PartyNextDoor (stylized in all caps) is the eponymous debut extended play by Canadian recording artist PartyNextDoor. It was released on July 1, 2013, by OVO Sound and Warner Records.

Promotion
PartyNextDoor was initially promoted through a series of posts on Canadian rapper Drake's October’s Very Own blog, the official OVO Sound blog. These posts included SoundCloud posts of material later used on PartyNextDoor including "Make A Mil" and "Wus Good/Curious". These songs were further promoted on Twitter by both Drake and the official October’s Very Own account. The album’s release date was announced, again via the October’s Very Own blog, on June 20, 2013.

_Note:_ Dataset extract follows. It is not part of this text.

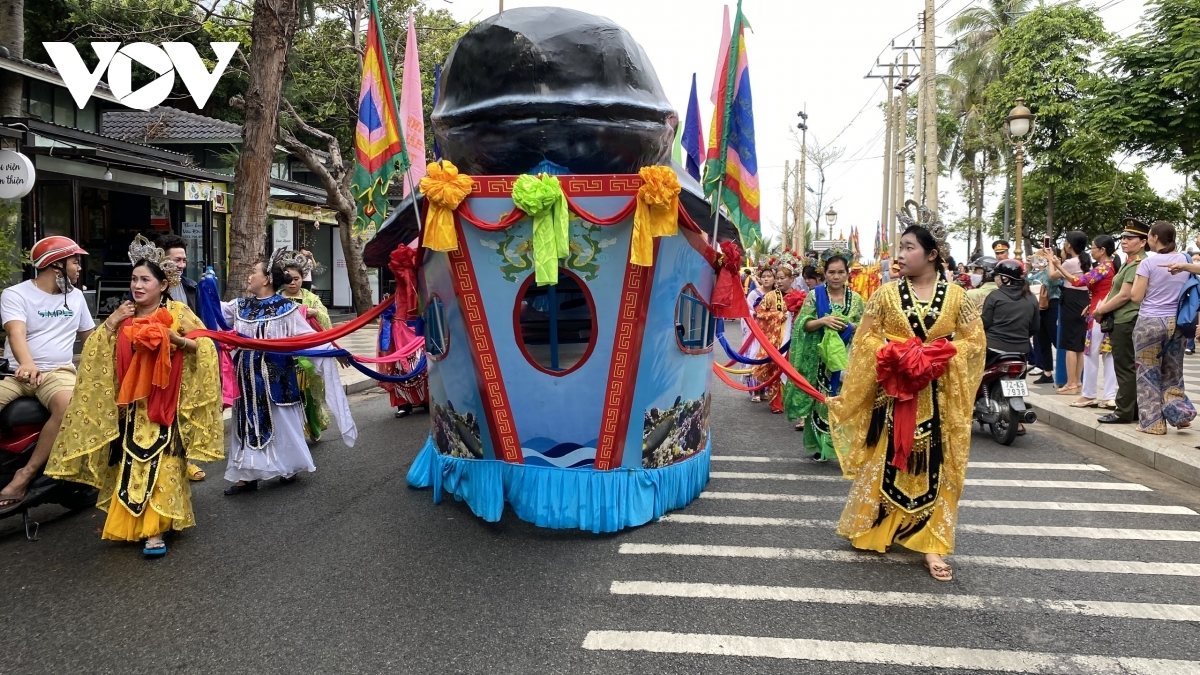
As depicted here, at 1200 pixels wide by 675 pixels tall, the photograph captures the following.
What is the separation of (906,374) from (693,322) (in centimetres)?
136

PartyNextDoor appeared on the North American leg of Drake’s Would You Like a Tour?, marking his first tour. Vinyl and CD copies of PARTYNEXTDOOR were available for sale exclusively at the October’s Very Own merchandise booth at all Would You Like A Tour? shows. The official video for "Break From Toronto" was released on 23 October 2013 and PARTYNEXTDOOR's official Vimeo page.

Reception 

Though receiving few critical reviews, and with relatively little promotion, PartyNextDoors release sold 2,000 copies in its first week, placing it at number six on the Billboard Heatseekers Albums chart and number 34 on the Top R&B/Hip-Hop Albums chart.

Track listing
All tracks are produced by PartyNextDoor, except where noted.

Sample credits
 "Welcome to the Party" contains  elements of “Before We Talked”, written and performed by Gold Panda.
 "Wild Bitches" contains elements of “Loud Mouths”, written and performed by Wise Blood.
  "Right Now" contains elements from “Hyperlips”, written and performed by Com Truise.
 “Break From Toronto” contains elements of “Girl With The Tattoo (All I Want Is You)”, written and performed by Miguel.
  “Wus Good / Curious” contains elements of “Chatoyant”, written by Sabzi and Kelsey Bulkin, and performed by Made In Heights.

Personnel 
Credits for PartyNextDoor from PartyNextDoor official Facebook page.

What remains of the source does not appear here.